PROBLEM DESCRIPTION - In the listing below, find the line containing "United States, site archbold_FL-36." and the line containing "Q: What species is this?". Repeat exactly those two lines and every line between them, nothing more.

INFORMATION GIVEN -
★ ★ ★ ★ ★

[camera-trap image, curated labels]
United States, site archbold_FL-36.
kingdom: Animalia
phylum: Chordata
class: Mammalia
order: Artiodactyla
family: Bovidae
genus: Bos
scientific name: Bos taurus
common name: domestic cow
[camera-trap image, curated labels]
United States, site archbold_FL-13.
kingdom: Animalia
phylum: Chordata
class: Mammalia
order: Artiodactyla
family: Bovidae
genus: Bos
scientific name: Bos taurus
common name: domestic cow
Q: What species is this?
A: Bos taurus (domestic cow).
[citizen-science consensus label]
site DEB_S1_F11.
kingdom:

★ ★ ★ ★ ★

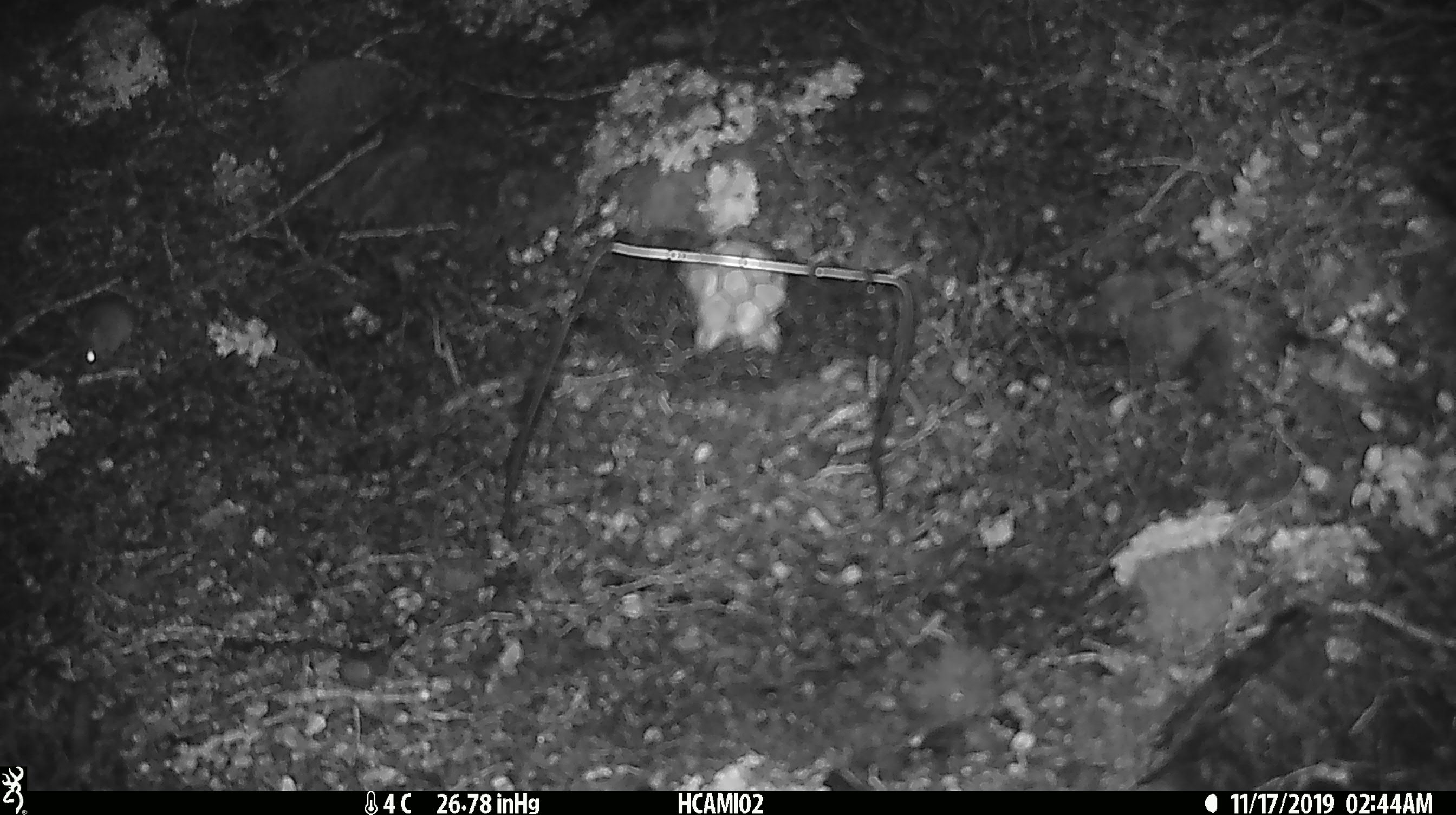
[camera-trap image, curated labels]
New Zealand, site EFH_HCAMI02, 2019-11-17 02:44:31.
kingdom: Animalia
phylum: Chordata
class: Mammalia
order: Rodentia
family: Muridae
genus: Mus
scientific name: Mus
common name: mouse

★ ★ ★ ★ ★

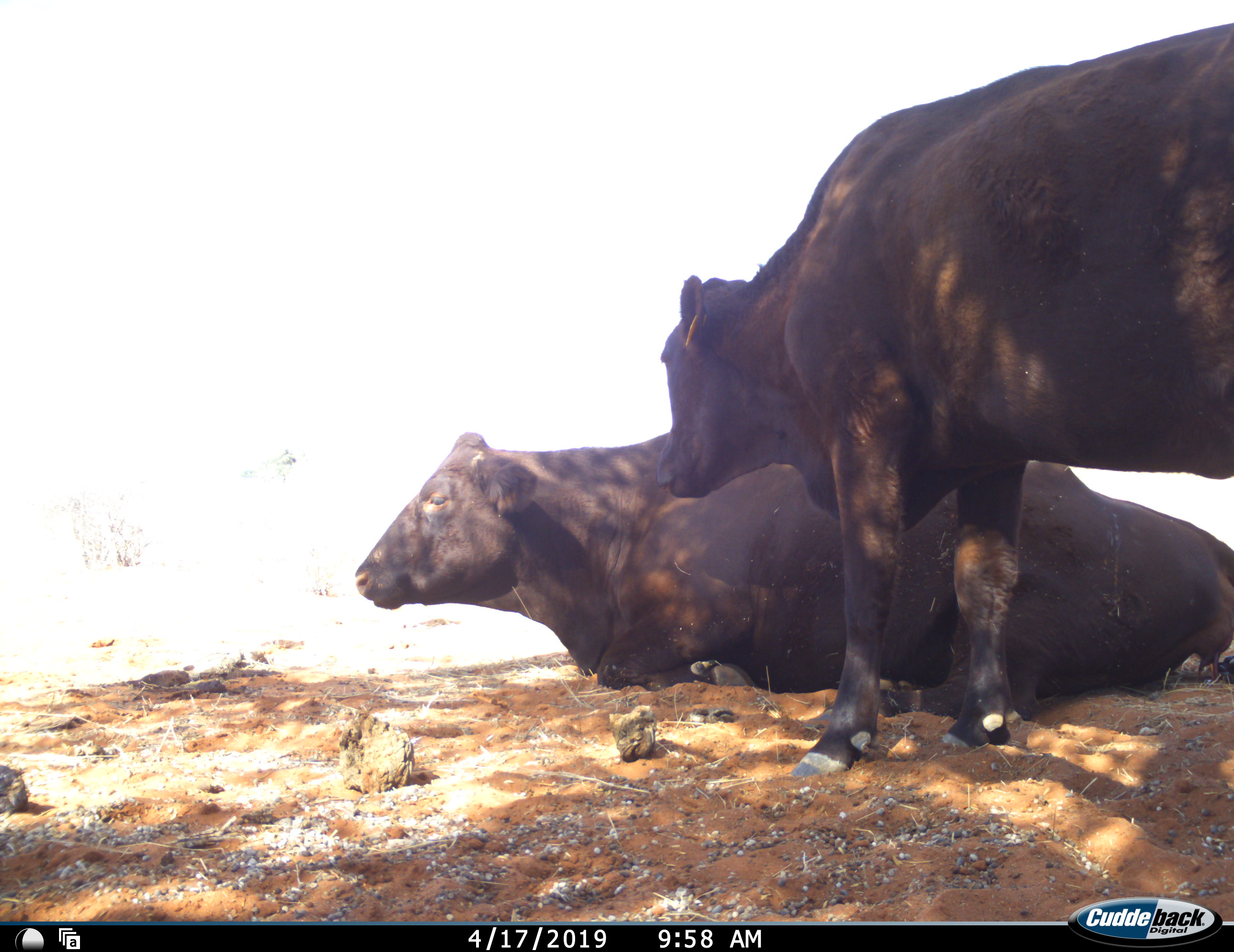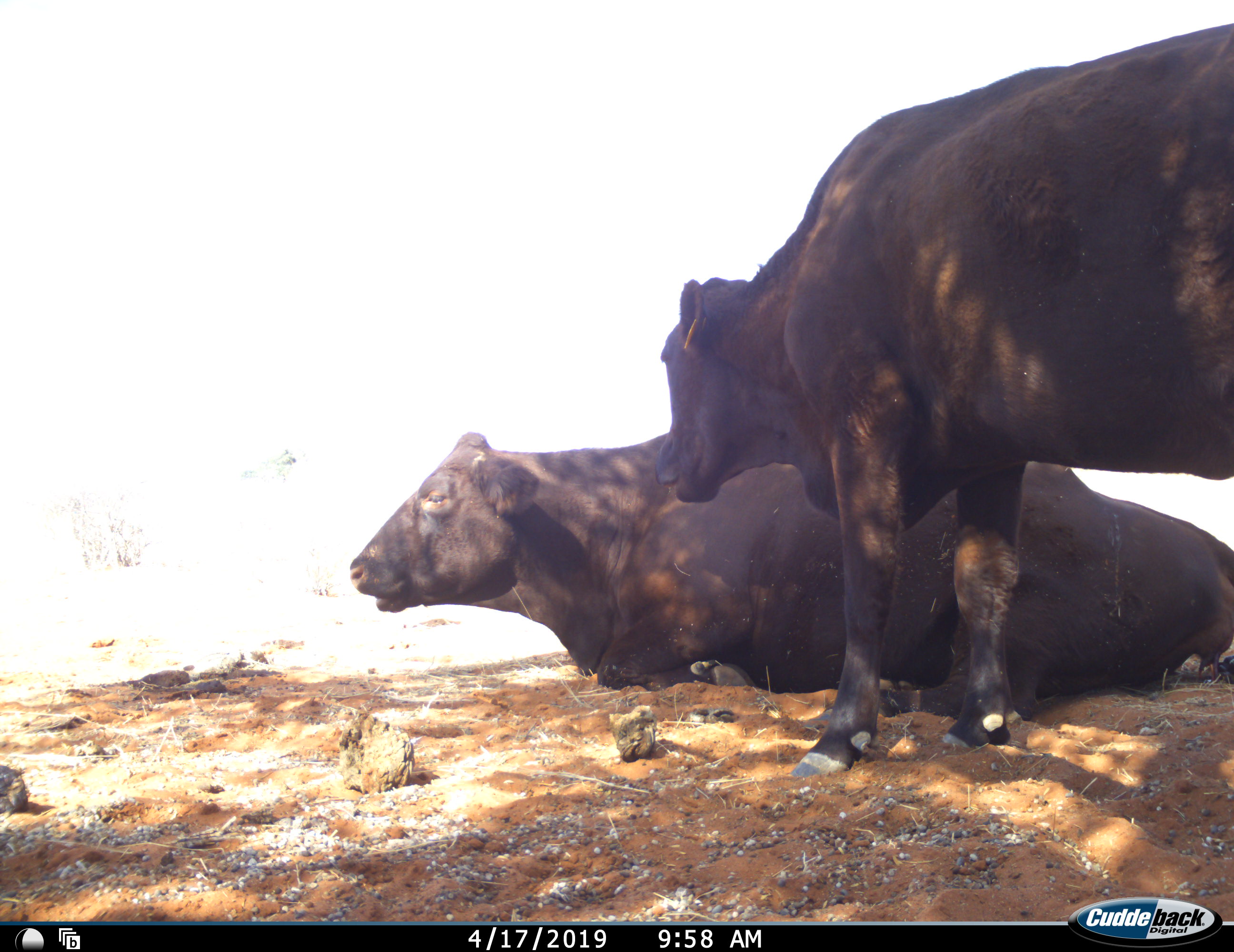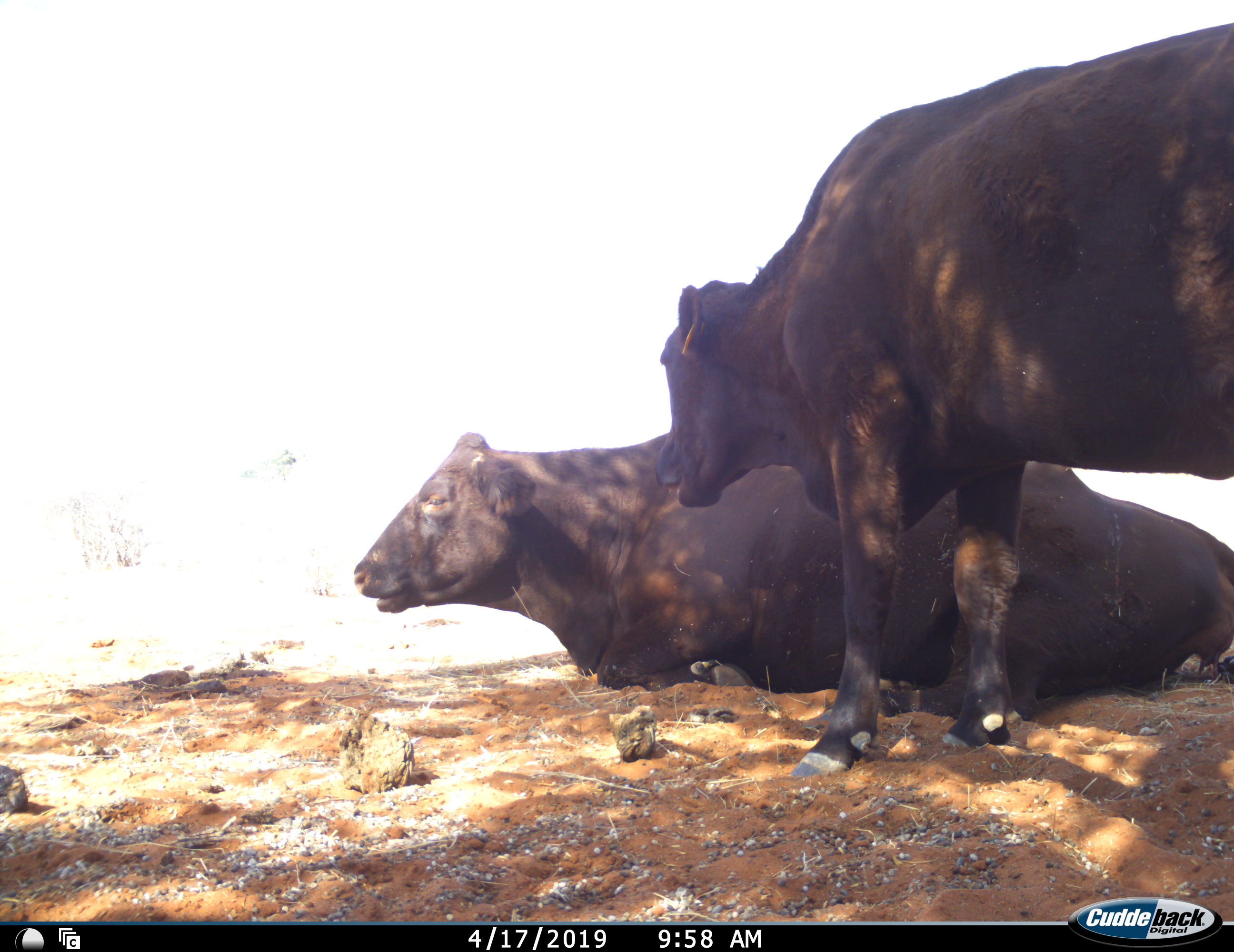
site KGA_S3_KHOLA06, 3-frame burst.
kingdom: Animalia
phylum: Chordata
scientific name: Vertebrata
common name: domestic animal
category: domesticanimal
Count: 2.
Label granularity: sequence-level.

★ ★ ★ ★ ★

WRITTEN ANSWER -
United States, site archbold_FL-36.
kingdom: Animalia
phylum: Chordata
class: Mammalia
order: Artiodactyla
family: Bovidae
genus: Bos
scientific name: Bos taurus
common name: domestic cow
[camera-trap image, curated labels]
United States, site archbold_FL-13.
kingdom: Animalia
phylum: Chordata
class: Mammalia
order: Artiodactyla
family: Bovidae
genus: Bos
scientific name: Bos taurus
common name: domestic cow
Q: What species is this?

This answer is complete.